Keeper
- Author: Kathi Appel
- Illustrator: August Hall
- Cover artist: August Hall
- Language: English
- Genre: Children's literature Fantasy
- Publisher: Atheneum Books for Young Readers
- Publication date: 2010
- Publication place: United States
- Published in English: 2010
- Pages: 399
- ISBN: 978-1-4169-5060-8

= Keeper (Appelt novel) =

2010 novel by Kathi Appelt

Keeper is a 2010 novel written by Kathi Appelt. This story is about a young girl who searches for her mermaid mother, Meggie Marie.

==Summary==
After unintentionally ruining a blue moon day by messing up her guardian's crab gumbo and breaking her favorite wooden bowl, causing a friend's ukulele to break, as well as wrecking the plants of her elderly neighbor, Keeper decides to make everything right. Taking with her seven wooden figurines of different mermaids, her dog BD, and a charm she had since she was a girl, Keeper sets out to find her mermaid mother, Meggie Marie, who has not been seen in seven years. Keeper finds out that her mother actually was not a mermaid but Keeper does get her share of magic after all.

==Characters==
- Keeper: The protagonist of the story. Keeper's mother is Meggie Marie, a mermaid who swam away seven years ago. Since then, she has been living with Signe, her appointed guardian. She is an official "waxwing" for Dogie, has black hair, and is ten-years-old. Apparently, she was born in the water. Her nicknames are "Sweet Pea", "Good'un", and "Mergirl"; the latter was used by her mother.
- Signe: Keeper's guardian, who had raised a Keeper since her mother went missing. Signe is originally from Iowa, has white hair, and is twenty-five-years-old (she was fifteen when Keeper was born and eighteen when Meggie Marie left). She owned a wooden bowl that was broken by Keeper at the beginning of the book. The bowl was owned by Signe's mother, who died in a car accident along with Signe's father. Signe escaped from Iowa with the wooden bowl her only possession.
- Dogie: A friend and neighbor of Keeper's, who owns a surf shop called "The Bus", that is literally a bus. He has loved Signe for some time, and on the day of the blue moon, he was going to sing to her to marry him by playing his ukulele. He often stutters. His dog, Too, can predict storms and trouble. Too woke up Dogie at night when he found Keeper in the boat all alone. In the book's illustrations, Dogie is shown to be African American. He was from New Jersey and had joined the army. When Dogie came home from the army, he was shaking hard but a hug from a loved family member cured him; now only his voice stutters. When he sings while playing the ukulele, he does not stutter.

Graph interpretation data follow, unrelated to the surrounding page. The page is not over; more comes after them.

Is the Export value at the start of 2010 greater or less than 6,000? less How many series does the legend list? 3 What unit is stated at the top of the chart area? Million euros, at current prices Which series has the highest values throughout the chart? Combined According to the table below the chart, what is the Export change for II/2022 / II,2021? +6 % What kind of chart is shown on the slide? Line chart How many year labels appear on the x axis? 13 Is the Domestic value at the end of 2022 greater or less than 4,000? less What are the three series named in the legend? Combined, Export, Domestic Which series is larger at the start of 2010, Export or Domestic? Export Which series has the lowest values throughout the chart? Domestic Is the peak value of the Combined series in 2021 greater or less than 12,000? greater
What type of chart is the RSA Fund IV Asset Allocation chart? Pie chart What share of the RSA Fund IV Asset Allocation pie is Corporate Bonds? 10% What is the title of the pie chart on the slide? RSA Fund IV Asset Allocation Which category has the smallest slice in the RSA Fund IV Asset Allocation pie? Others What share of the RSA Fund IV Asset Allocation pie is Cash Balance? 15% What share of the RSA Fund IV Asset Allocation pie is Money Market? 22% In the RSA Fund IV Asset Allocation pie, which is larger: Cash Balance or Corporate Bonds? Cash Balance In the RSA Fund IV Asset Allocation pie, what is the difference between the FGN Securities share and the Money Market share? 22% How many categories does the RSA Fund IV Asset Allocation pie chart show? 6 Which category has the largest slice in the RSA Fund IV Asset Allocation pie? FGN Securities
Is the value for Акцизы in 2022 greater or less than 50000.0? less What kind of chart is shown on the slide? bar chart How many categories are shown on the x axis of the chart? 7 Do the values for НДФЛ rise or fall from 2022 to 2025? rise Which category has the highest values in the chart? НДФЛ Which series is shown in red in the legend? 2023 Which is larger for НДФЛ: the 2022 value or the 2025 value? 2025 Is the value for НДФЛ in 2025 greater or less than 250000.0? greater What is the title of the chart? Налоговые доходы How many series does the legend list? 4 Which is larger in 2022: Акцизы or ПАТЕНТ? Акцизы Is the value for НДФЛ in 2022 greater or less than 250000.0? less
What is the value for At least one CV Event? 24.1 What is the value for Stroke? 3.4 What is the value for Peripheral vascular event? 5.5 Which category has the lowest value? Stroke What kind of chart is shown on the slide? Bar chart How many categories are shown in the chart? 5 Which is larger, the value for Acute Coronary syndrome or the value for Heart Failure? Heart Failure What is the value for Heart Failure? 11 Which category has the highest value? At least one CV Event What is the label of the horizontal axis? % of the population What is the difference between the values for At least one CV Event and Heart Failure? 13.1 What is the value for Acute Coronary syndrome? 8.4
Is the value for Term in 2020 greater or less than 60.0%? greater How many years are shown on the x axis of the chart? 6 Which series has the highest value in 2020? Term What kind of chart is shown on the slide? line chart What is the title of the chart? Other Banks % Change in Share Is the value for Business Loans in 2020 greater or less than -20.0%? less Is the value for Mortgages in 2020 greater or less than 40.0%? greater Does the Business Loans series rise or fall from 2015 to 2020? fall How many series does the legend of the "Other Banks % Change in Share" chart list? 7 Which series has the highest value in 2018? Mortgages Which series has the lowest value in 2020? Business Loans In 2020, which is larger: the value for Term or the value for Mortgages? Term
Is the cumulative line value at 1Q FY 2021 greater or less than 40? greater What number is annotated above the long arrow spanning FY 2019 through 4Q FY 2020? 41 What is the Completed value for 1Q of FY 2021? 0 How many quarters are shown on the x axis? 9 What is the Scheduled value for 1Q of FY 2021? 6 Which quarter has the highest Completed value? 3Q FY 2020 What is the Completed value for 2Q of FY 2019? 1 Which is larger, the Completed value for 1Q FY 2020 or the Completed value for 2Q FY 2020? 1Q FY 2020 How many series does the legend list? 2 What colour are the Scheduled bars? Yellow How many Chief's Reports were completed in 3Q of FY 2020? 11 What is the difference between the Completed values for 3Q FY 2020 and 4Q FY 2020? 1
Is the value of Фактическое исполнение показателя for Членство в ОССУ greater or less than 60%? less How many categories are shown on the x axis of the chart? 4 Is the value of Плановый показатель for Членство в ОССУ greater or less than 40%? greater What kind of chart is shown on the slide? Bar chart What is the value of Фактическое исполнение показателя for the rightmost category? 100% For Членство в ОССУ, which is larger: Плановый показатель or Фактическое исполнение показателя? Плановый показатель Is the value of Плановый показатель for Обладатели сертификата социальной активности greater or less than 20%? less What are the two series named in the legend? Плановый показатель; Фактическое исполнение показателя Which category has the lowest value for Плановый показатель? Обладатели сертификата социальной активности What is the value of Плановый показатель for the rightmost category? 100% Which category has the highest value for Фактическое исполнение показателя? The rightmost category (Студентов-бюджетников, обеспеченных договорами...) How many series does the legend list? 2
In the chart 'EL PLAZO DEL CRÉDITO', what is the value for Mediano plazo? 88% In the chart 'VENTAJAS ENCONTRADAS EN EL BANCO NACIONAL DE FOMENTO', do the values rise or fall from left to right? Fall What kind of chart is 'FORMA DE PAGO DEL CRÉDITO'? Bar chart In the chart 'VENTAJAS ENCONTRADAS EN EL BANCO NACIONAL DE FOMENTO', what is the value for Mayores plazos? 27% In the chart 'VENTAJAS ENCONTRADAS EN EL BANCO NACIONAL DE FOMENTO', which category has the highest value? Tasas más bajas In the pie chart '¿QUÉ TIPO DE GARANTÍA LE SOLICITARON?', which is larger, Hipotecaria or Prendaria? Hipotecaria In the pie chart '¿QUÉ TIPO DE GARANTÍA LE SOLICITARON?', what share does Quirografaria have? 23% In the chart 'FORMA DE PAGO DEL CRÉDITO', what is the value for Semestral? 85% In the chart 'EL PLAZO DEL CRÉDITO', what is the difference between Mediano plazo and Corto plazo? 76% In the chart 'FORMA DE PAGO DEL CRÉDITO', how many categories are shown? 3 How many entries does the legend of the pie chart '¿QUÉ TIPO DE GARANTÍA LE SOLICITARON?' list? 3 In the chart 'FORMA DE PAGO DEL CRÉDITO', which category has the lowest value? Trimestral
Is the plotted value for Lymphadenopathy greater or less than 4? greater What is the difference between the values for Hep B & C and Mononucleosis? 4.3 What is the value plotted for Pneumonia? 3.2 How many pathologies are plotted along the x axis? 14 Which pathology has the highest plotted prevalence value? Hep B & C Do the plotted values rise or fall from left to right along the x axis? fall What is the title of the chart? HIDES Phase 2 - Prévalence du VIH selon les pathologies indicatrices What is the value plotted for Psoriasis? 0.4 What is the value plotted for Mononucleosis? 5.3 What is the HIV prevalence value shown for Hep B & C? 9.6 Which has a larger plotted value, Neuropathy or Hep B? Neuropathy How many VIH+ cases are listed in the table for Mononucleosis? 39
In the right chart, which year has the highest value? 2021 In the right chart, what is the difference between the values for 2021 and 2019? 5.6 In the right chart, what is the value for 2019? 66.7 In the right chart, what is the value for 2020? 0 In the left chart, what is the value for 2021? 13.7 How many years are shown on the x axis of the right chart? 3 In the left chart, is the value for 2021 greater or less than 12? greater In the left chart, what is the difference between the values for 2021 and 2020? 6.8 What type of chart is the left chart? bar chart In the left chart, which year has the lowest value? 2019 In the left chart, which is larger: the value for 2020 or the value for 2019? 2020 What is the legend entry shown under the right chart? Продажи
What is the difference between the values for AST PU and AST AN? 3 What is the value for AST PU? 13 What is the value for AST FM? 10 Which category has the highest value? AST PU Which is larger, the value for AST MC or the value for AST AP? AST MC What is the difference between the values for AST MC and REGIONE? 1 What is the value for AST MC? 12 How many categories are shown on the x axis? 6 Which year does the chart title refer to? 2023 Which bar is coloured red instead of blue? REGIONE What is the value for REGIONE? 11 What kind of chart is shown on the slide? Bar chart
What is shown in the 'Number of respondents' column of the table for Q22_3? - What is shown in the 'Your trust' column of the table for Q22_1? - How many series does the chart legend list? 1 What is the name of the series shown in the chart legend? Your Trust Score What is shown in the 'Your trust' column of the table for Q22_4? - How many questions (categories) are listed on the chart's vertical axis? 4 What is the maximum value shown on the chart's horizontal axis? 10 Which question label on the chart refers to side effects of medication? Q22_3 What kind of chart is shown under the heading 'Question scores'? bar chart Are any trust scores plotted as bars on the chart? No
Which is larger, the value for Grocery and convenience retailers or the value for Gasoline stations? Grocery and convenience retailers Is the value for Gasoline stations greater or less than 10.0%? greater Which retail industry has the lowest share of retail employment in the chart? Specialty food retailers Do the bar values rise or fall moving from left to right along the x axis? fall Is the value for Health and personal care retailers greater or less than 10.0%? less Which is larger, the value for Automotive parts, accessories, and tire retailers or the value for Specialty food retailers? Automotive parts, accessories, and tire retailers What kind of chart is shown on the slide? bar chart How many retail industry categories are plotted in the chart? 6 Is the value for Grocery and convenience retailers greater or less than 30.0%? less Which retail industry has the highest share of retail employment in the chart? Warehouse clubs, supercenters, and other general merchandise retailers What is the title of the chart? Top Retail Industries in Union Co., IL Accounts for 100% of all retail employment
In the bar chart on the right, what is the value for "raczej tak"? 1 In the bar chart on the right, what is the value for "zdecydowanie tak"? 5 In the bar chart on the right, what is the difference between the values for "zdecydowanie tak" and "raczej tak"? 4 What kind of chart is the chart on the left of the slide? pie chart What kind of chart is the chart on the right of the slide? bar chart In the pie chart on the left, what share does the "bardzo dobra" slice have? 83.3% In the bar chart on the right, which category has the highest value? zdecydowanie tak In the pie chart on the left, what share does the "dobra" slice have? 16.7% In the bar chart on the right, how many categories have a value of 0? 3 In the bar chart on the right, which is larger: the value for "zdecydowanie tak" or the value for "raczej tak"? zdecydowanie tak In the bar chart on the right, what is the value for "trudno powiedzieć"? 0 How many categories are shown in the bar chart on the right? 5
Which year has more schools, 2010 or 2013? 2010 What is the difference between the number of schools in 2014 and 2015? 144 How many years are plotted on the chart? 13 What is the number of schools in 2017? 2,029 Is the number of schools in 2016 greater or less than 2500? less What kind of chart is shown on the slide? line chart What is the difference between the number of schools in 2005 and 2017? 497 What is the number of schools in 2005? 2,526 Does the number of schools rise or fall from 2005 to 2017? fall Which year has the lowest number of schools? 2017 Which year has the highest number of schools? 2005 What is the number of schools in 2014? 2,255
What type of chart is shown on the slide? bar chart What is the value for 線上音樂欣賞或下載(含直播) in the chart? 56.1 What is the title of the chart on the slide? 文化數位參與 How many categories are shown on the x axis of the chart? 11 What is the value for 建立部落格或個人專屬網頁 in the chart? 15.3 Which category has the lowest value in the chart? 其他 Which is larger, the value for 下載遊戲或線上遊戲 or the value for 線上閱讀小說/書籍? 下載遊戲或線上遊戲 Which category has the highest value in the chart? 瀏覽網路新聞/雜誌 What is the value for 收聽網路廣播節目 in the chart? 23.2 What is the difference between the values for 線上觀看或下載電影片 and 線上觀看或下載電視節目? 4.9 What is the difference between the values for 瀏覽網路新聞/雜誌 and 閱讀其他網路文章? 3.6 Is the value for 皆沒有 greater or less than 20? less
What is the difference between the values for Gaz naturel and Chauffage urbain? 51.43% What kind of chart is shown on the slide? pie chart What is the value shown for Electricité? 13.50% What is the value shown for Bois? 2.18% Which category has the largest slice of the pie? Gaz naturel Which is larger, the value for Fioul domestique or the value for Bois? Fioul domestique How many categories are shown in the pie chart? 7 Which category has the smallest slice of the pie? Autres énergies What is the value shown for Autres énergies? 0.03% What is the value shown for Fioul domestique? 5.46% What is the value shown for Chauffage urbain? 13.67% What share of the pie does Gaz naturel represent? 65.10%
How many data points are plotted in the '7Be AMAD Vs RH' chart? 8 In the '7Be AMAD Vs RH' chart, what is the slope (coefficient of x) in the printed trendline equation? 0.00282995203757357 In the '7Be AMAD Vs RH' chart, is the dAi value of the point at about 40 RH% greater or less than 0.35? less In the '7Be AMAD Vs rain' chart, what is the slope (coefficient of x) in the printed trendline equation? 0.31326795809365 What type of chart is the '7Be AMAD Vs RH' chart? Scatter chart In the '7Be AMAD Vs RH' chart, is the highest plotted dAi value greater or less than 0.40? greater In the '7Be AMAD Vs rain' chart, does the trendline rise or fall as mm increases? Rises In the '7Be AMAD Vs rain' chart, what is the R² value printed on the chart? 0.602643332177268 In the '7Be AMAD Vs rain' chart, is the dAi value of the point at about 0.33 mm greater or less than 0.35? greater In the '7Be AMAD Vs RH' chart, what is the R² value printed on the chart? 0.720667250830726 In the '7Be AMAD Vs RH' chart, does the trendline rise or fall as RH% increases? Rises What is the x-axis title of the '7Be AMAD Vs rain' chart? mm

He has two known relatives: his mother and an uncle named Sylvester.
- Mr. Henri Beauchamp: An elderly neighbor of Keeper's, who is an expert on mermaid stories. He is the owner of a one-eyed cat named Sinbad. He had owned many flowers, one of them being a night-blooming cereus, and they were all knocked over and destroyed when Sinbad was being chased by BD. He is from Saintes-Maries-de-la-Mer. Long ago when he was 15, he met the merboy Jack before sailing across the ocean with around 20 circus ponies.
- BD: A dog owned by Keeper and Signe. He is friends with a seagull named Captain. In the book, BD goes with Keeper to help find her mother. His name is short for "Best Dog".
- Too: A little dog owned by Dogie. His name was originally "Best Dog Too". He is also known as a Storm Prognosticator. He can also predict trouble.
- Jacques de Mer/Jack: A merman and a lover of Mr. Beauchamp's. He might be the son of Yemaya, as she demands a gift after someone makes a wish whenever she appears.
- Sinbad: A one-eyed cat owned by Mr. Beauchamp. He usually taunts the dog and is very old. Mr. Beauchamp claims that Sinbad comes from a "long line of pirate cats".
- Captain: A resident seagull. He had crashed through the window of Keeper's home one stormy night with a broken wing five years before the events in the book. It was Signe who nursed him back to health. He is friends with BD. His favorite food is watermelon. Watermelon taught him to fly again, because Captain was on the second story with his broken wing while Signe left watermelon for him on the first story,
- Meggie Marie: The mother of Keeper, Meggie Marie had vanished seven years prior to the events in the book. According to a later chapter in the book, Meggie Marie had been told to leave by Signe after the former had almost drowned Keeper on her third birthday (if it was intentional is not known). She was first thought to be a mermaid, but then Keeper finds out that she was not. The house that she, Keeper, and Signe lived in belonged to her grandmother.